- **Exercise tasks**
1 – Answer these about the passage on friendship between men and women:
(a) Which film does the passage quote?
(b) In the quoted line, why does Harry say men and women can't be friends?
(c) How many male friends has the writer known almost since infancy?
2 – Resume the passage on friendship between men and women, picking up after its final sentence.

- **Supplied passage**
Everyone has had a situation like this, because most people find friends (even of the opposite sex) who they feel comfortable with and like hanging around because they share similar interests, etc. By having a person feel comfortable around a member of the same sex as you it really boils down to competing for their time and attention.
Many people say it isn't possible to have friends of the opposite sex. Why, just look at this scenario in When Harry Met Sally.
Harry: Men and women can't be friends because the sex thing always gets in the way. |
So the question to ask is: Is it true? Can men and women really not be friends? I think that it honestly depends on a few factors.
Going from my own experiences I can say that I have three male friends I have known almost since infancy and we are still very good friends today. We never crossed any lines of being more than friends, but I do know that two of the three at one point had feelings for me. It did make the friendship rather complicated and so we put distance between each other until the feelings were no longer there and we could go back to being only friends.

- **Stored data**

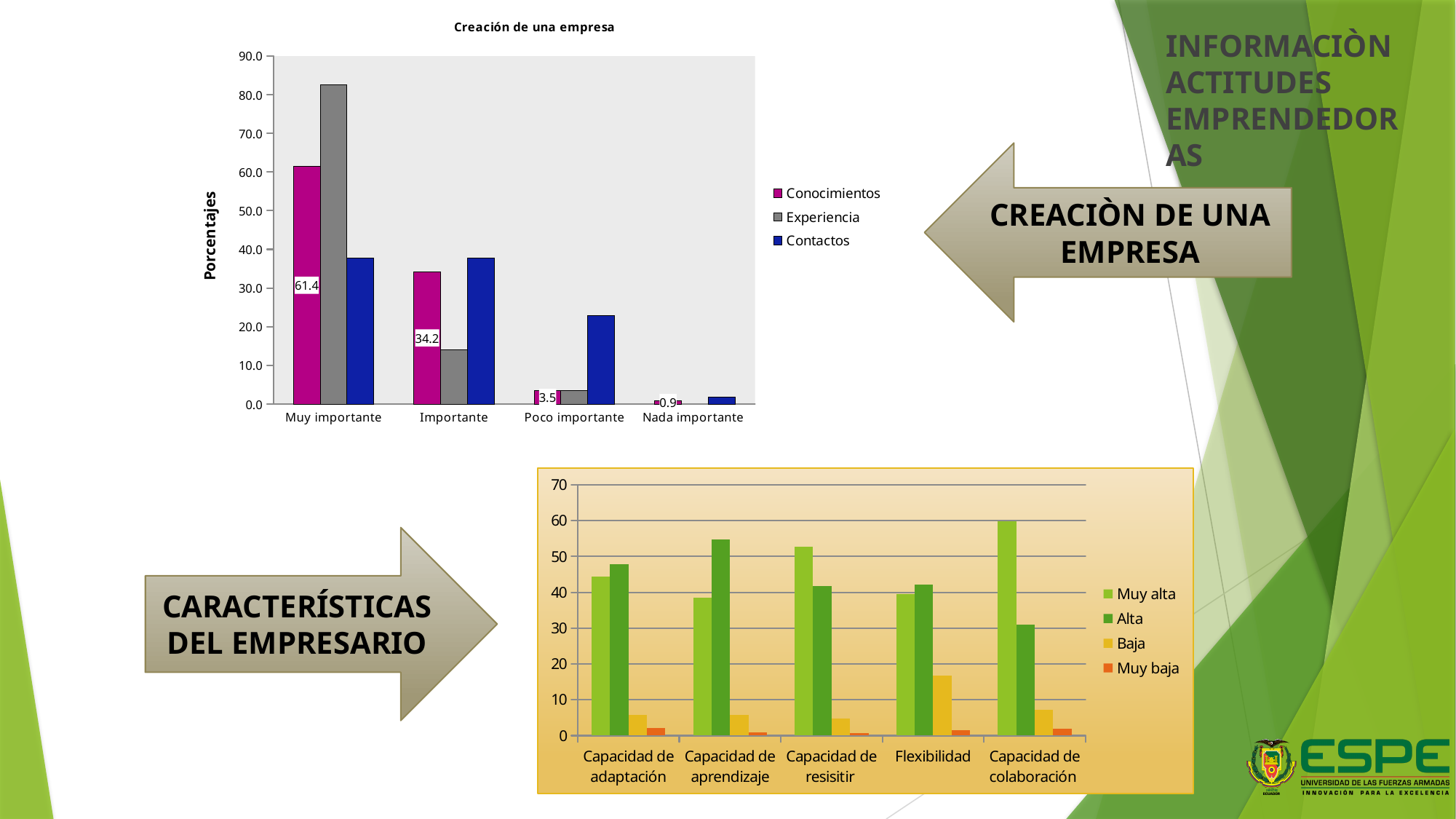
In the 'Creación de una empresa' chart, what is the value for Conocimientos in the 'Importante' category? 34.2 In the 'Creación de una empresa' chart, what is the difference between the Conocimientos values for 'Muy importante' and 'Importante'? 27.2 In the 'Creación de una empresa' chart, which series has the highest value in the 'Muy importante' category? Experiencia In the 'Creación de una empresa' chart, what is the value for Conocimientos in the 'Nada importante' category? 0.9 What kind of chart is the bottom chart (Características del empresario)? bar chart In the bottom chart (Características del empresario), which category has the highest 'Muy alta' value? Capacidad de colaboración In the bottom chart (Características del empresario), is the 'Baja' value for Flexibilidad greater or less than 10? greater In the 'Creación de una empresa' chart, is the value for Experiencia in 'Muy importante' greater or less than 80.0? greater In the 'Creación de una empresa' chart, what is the value for Conocimientos in the 'Muy importante' category? 61.4 In the 'Creación de una empresa' chart, how many series does the legend list? 3 In the bottom chart (Características del empresario), how many categories are shown on the x axis? 5 In the 'Creación de una empresa' chart, what is the label of the y axis? Porcentajes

- **Responses in order**
1 –
(a) When Harry Met Sally
(b) Because the sex thing always gets in the way.
(c) Three

2 –
If a friendship line is crossed by having sex with the friend, the relationship can rarely go back to the way things were pre-coitus. In fact, it usually ruins the friendship in most cases because one friend usually still harbors some intimate feelings from the encounter. And honestly these feelings are justifiable. After all, this is someone you were close to and could be yourself around so it is normal to have feelings develop after being that intimate with each other.
But it is possible to have friends of the opposite sex if this line isn't crossed. When partners are friends with their exes that usually can present a bit of a problem for a new relationship because whether or not each party is aware of it, it still drags a person's old baggage into their new relationship, especially if these exes still remain on good terms and hang out regularly. Because the door of the past relationship isn't completely closed, it creates complications for the new relationship and where these friendship's boundaries actually lie. Do they still kiss? Or hug a little too long? It raises a lot of questions for some people in these types of situations.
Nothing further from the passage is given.